The description, mental illness, mental health problems, mental health difficulties and mental health issues are used interchangeably, and the book refers to the same condition. The word minister in this book refers to the leader or the minister in charge of the place of worship and the church workers are those who are often delegated to help the minister or faith leader. The word ministry is used to describe the role of the church and its associated charitable organisations and networks in the community.

There are notable scriptural references to mental health issues in the Bible that are referred to in this book; these include, the recognition of the need for help in times of trouble (Psalm 34;17-20; Phil 4:6-7); the spirit of fear (2 Timothy 1:7; Isaiah 41:10; Psalm 56:110); the coping with care and stress (1 Peter 5:7); depression and suicidal thoughts (Psalm 143:4).

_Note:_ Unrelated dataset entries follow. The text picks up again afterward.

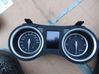 Speedometer (instrument cluster) 0156079254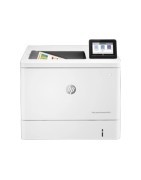 Color LaserJet Enterprise M555dn
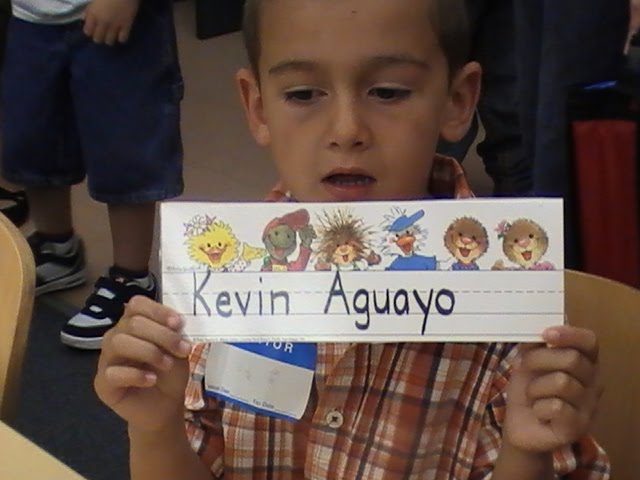 kevin aguayo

Prophet Elijah, a particularly interesting example in the scripture suffered from an episode of depression and contemplated suicide despite his great accomplishment in his ministry. In this discourse, we must beware of modern scientific reductionism, which seeks to explain away what is not scientifically provable, but we must also avoid the equal error of believing that every manifestation of a mental disorder must be demonic. Such an attitude denies moral choice and personal responsibility.